Source:Bill Musgrave, American Gold Exchange
AustinGold added 0.1% to close near $1,329 as trade worries, soft data, and dovish comments from Fed Chair Jerome Powell pressured the dollar and boosted demand for alternative assets. The metal has now risen 3.6% over a five-session winning streak.
Jerome Powell signaled today that the Fed is ready to cut interest rates if the escalating US trade wars harm the economic outlook. Speaking at a conference in Chicago, the Fed Chair vowed to "act appropriately to sustain the expansion" and keep inflation, which fell to 1.4% last month, near the Fed's 2% target.
The dollar fell 0.2% as traders took Powell's comments as a near-certainty that rates will fall this year. CME FedWatch puts the odds of a rate cut by December at 98%, based on Fed fund futures trading. Lower rates support gold by weakening the dollar, thereby making gold less expensive in other currencies.
Also supporting demand for safe havens, factory orders fell 0.8% in April for the second drop in three months.
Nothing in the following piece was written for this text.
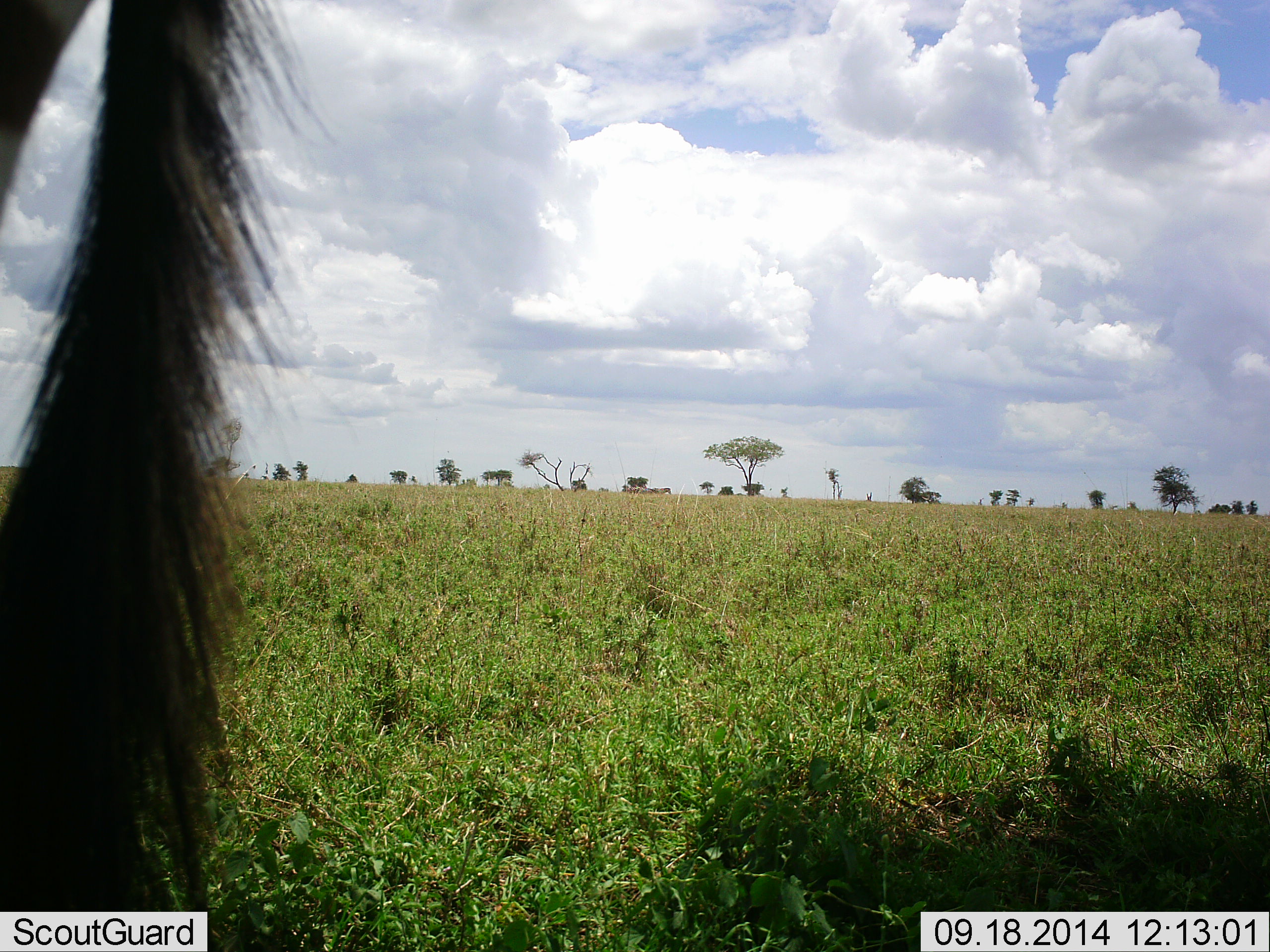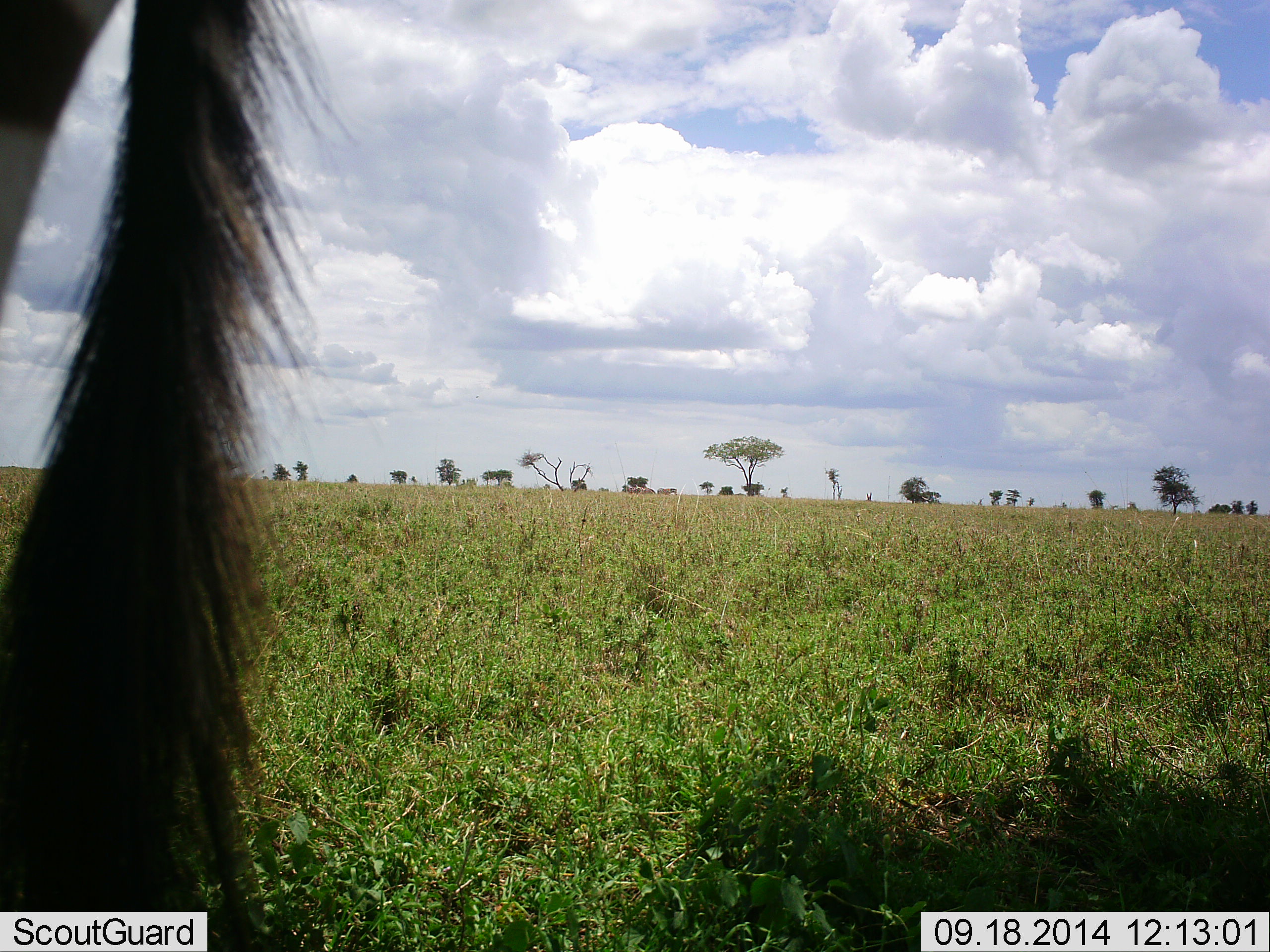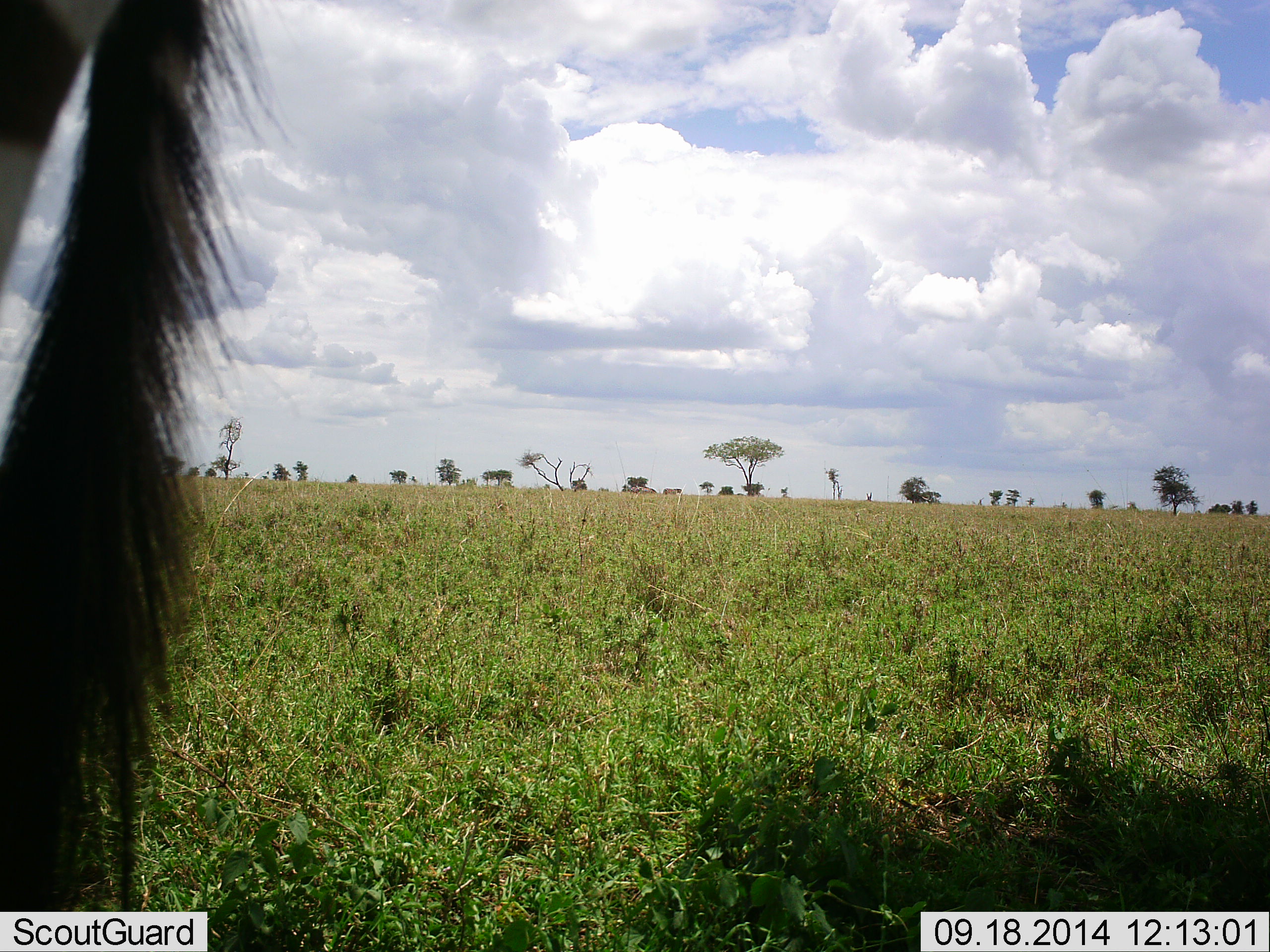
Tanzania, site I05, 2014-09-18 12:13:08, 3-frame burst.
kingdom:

Core orders for durable goods, a closely watched metric for business investment, fell 1%. The sharp declines underscore other data showing a broad slowdown in this key sector as trade turmoil weighs on exports.
The other precious metals were mostly higher, with silver and palladium adding 0.2% and 2%, respectively, while platinum slipped 0.2%.
At the Comex close: August gold added 80 cents, to $1,328.70; July silver rose 3 cents to $14.77; July platinum slid $1.80 to $819.10; and September palladium gained $25.80 to $1,340.80 an ounce.